This guide addresses the challenge of integrating a Rails API backend with a Next.js frontend for Twitter authentication.
What This Guide Covers
- Setting up Devise, Devise-JWT, and OmniAuth for Twitter
- API-side code for client authentication
- Client-side code for initiating auth and storing JWT tokens
Backend Setup: Rails API
Libraries Required
gem "rack-cors"
gem "devise"
gem "devise-jwt", "~> 0.6.0"
gem "omniauth"
gem "omniauth-twitter"
gem "omniauth-google-oauth2"
Configure devise.rb
config.omniauth :twitter, Rails.application.credentials.dig(:twitter, :api_key),
Rails.application.credentials.dig(:twitter, :api_secret)
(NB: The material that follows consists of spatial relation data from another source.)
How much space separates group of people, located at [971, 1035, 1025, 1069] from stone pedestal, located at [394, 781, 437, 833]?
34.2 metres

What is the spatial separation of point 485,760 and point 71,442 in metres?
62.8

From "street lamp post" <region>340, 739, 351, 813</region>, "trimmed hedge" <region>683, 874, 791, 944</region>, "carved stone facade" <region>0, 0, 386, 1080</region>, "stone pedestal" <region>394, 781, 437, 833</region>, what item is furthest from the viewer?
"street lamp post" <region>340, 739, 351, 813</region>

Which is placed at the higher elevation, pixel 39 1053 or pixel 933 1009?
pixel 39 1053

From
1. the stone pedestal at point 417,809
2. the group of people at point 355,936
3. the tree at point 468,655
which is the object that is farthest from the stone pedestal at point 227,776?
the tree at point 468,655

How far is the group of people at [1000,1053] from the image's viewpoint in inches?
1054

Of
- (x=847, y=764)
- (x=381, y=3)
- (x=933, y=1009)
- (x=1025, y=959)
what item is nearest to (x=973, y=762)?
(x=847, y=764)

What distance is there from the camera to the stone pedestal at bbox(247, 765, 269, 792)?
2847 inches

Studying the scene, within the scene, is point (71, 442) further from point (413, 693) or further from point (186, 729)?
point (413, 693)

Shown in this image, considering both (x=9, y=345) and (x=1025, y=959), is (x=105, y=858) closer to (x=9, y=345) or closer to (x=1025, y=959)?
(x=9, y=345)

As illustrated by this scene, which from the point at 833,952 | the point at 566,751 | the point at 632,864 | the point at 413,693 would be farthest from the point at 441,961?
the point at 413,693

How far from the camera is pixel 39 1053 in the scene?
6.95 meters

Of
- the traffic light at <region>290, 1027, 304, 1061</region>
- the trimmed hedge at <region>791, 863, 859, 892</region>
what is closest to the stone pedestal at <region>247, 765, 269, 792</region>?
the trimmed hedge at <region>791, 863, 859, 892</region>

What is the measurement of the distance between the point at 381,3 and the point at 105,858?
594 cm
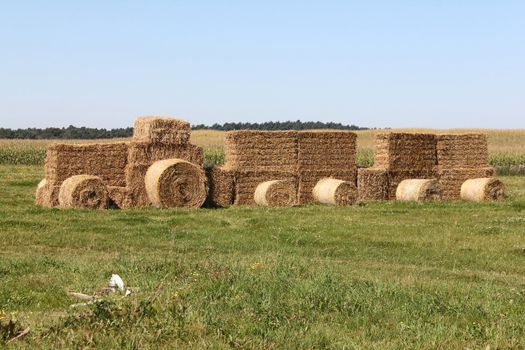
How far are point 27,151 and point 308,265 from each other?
142ft

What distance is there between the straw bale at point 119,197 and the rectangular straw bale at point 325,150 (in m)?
6.11

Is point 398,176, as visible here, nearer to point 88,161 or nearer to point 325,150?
point 325,150

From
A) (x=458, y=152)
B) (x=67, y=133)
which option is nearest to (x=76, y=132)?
(x=67, y=133)

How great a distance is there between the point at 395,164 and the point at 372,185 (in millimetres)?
1280

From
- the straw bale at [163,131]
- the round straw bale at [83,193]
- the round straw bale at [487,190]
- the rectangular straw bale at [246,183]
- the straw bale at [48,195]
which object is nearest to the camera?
the round straw bale at [83,193]

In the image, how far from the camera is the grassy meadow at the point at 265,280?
26.0 feet

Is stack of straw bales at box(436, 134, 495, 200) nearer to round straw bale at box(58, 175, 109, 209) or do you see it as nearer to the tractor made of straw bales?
the tractor made of straw bales

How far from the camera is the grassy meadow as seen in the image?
792 cm

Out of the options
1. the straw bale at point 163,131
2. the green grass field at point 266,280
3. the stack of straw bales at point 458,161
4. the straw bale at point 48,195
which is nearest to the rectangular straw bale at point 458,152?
the stack of straw bales at point 458,161

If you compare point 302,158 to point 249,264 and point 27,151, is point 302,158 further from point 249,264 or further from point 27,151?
point 27,151

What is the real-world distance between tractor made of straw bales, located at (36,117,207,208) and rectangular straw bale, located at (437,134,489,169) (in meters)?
9.47

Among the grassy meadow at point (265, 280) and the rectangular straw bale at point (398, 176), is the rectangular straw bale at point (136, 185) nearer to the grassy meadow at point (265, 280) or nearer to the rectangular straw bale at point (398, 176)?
the grassy meadow at point (265, 280)

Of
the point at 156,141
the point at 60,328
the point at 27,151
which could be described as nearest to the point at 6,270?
the point at 60,328

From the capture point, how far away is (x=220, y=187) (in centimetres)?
2597
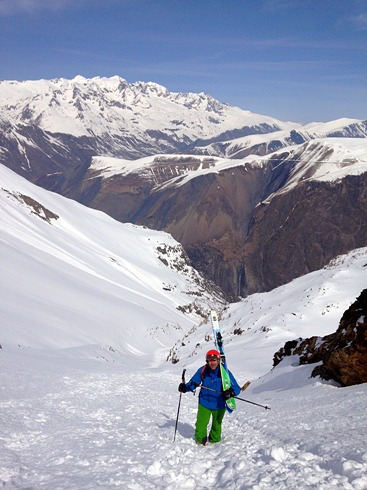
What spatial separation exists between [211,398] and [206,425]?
0.43m

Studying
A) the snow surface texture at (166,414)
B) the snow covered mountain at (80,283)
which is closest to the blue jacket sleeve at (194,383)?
the snow surface texture at (166,414)

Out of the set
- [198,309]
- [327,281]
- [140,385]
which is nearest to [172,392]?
[140,385]

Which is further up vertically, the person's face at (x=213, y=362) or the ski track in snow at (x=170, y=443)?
the person's face at (x=213, y=362)

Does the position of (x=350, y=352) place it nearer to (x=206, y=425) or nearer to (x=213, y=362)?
(x=213, y=362)

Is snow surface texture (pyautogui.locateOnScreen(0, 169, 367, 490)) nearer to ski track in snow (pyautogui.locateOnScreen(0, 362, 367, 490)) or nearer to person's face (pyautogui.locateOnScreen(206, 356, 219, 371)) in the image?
ski track in snow (pyautogui.locateOnScreen(0, 362, 367, 490))

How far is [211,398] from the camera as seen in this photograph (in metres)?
7.60

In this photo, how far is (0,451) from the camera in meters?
6.46

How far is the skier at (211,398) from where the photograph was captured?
24.3 ft

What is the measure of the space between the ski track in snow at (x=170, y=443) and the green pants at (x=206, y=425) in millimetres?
234

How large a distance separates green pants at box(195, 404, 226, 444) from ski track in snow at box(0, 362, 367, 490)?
234 millimetres

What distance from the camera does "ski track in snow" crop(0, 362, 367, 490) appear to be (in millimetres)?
5480

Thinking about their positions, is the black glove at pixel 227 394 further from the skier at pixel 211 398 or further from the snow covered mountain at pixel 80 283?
the snow covered mountain at pixel 80 283

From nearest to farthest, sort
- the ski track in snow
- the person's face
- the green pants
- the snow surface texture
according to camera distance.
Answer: the ski track in snow, the snow surface texture, the green pants, the person's face

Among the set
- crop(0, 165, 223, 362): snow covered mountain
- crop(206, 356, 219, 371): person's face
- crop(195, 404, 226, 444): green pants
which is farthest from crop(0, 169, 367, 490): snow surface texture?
crop(206, 356, 219, 371): person's face
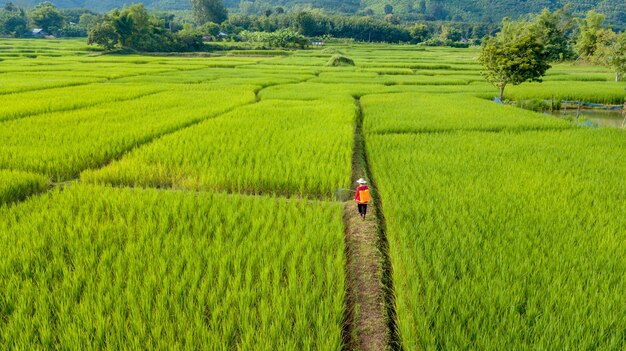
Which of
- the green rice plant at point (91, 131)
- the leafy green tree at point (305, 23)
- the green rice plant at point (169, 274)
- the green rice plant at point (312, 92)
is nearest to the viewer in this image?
the green rice plant at point (169, 274)

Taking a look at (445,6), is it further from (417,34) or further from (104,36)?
(104,36)

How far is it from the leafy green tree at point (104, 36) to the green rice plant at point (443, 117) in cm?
3819

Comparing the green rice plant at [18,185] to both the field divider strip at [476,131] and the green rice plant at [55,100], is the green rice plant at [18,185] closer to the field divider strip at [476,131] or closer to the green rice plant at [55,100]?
the green rice plant at [55,100]

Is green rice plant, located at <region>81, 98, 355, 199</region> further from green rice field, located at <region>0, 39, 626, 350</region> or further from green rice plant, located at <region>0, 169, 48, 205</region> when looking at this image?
green rice plant, located at <region>0, 169, 48, 205</region>

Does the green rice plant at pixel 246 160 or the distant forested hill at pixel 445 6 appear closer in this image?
the green rice plant at pixel 246 160

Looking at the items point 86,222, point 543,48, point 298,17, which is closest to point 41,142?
point 86,222

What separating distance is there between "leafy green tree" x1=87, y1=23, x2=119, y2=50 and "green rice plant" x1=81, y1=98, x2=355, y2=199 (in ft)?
130

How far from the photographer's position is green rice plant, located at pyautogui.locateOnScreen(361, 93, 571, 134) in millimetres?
8336

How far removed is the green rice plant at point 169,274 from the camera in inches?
78.8

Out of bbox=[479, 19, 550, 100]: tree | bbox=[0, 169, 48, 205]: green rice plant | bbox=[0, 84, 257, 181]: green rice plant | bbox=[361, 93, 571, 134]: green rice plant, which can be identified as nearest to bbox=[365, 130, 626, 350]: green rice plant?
bbox=[361, 93, 571, 134]: green rice plant

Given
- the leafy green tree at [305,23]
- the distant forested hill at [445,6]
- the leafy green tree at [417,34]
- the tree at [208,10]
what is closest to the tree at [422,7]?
the distant forested hill at [445,6]

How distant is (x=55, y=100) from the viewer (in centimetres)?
1013

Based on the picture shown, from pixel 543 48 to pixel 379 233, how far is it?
13748mm

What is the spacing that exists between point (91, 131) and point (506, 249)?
22.5ft
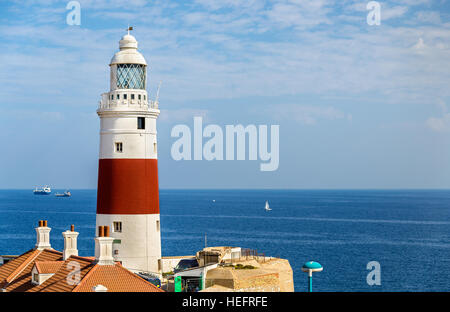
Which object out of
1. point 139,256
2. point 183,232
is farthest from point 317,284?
point 183,232

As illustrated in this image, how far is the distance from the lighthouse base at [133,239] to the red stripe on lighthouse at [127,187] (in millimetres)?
390

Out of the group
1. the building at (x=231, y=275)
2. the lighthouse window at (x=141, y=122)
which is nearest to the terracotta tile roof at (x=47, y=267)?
the building at (x=231, y=275)

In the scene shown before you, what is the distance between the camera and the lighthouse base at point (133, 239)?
35156 millimetres

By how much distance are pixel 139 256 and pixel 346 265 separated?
5561cm

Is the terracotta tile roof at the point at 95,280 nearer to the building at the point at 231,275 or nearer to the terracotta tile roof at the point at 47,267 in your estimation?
the terracotta tile roof at the point at 47,267

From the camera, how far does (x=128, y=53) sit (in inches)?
1431

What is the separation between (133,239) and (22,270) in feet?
19.8

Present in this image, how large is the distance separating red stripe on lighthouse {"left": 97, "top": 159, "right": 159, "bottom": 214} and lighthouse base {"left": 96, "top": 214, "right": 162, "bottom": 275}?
1.28ft

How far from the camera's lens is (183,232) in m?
131

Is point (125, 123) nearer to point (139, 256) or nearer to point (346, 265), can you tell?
point (139, 256)

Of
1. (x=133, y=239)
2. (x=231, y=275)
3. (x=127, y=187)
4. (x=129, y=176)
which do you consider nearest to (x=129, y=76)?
(x=129, y=176)

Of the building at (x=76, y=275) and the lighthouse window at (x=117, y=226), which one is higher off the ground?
the lighthouse window at (x=117, y=226)
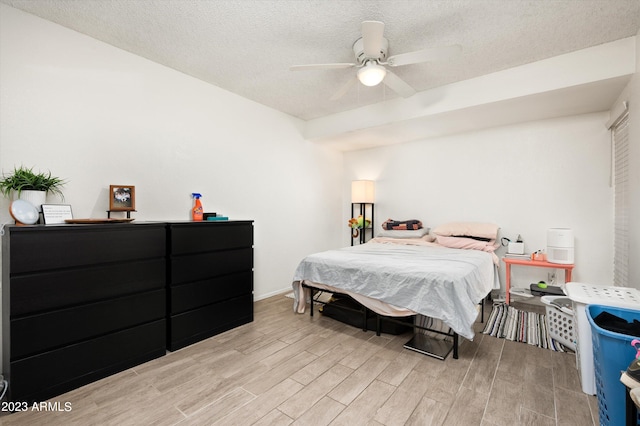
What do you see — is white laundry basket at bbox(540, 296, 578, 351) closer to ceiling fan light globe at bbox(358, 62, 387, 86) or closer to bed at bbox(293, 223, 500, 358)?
bed at bbox(293, 223, 500, 358)

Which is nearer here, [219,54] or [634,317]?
[634,317]

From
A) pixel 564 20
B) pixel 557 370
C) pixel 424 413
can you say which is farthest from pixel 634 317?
pixel 564 20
config.omniauth :google_oauth2, Rails.application.credentials.dig(:google, :api_key),
Rails.application.credentials.dig(:google, :api_secret)
config.jwt do |jwt|
jwt.secret = Rails.application.credentials.dig(:jwt_key)
jwt.dispatch_requests = [
["POST", %r{^/login$}],
["GET", %r{^/auth/twitter/callback$}],
["GET", %r{^/auth/google_oauth2/callback$}]
]
jwt.revocation_requests = [
["DELETE", %r{^/logout$}]
]
jwt.expiration_time = 2.weeks.to_i
end
Update User Model
devise :database_authenticatable, :registerable,
:recoverable, :rememberable, :validatable,
:trackable, :omniauthable,
:jwt_authenticatable, jwt_revocation_strategy: self,
omniauth_providers: %i[twitter google_oauth2]
OmniAuth Callbacks Controller
class OmniauthCallbacksController < Devise::OmniauthCallbacksController
def passthru
end
def twitter
resource = User.from_omniauth(request.env["omniauth.auth"],
request.env["omniauth.params"].dig("user_id"))
sign_in(resource_name, resource)
redirect_to "#{redirect_url}/auth?jwt=#{request.env["warden-jwt_auth.token"]}"
end
def google_oauth2
resource = User.from_omniauth(request.env["omniauth.auth"],
request.env["omniauth.params"].dig("user_id"))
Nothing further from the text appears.